Up to that frame of the movie, though, Will’s memory could review it all scene by scene, seeing himself, seeing the horse, and the Cubans, too, as if a camera was mounted above them on tracks. Will knew how TV westerns were filmed-he and Old Man Guttersen had watched a documentary on the great director John Ford-so he could imagine the camera placement if he wanted to.
He wanted to. What had happened happened, but that didn’t mean Will couldn’t change a few scenes here and there. It made events more tolerable because if they had been filmed for a movie, it was all pretend. Something he could do over until he got it right, replaying scenes, editing, cutting, muting sounds he didn’t want to hear. A horse’s scream, a whinny that bubbled from Cazzio’s chest-just one of the sounds he never wanted to hear again.

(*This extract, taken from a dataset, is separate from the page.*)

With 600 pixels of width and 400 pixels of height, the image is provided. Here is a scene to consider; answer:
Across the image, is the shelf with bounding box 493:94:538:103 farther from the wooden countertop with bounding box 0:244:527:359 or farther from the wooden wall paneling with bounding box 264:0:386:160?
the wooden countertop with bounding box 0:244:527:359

Pretending there was a camera made it bearable, so that’s what he did.
Will’s favorite scene: He was back in Cazzio’s stall, mounted on the horse, holding the syringe-tipped spear. He could watch his own silhouette, as he cut a handful of hair, tied some to the spear and knotted the rest into the horse’s mane.
It brought the feeling back: a warrior sensation. Powerful… real, not like the drunks playing Indian back on the Rez. Will clung to that feeling. Wanted to hold on to it.
Why not? Gives me something good to think about until they bury me
… or I get another chance to escape.
Maybe he would. Will had been chewing at the tape and now almost had his hands free. Buffalo-head didn’t have the nerve to take a close look.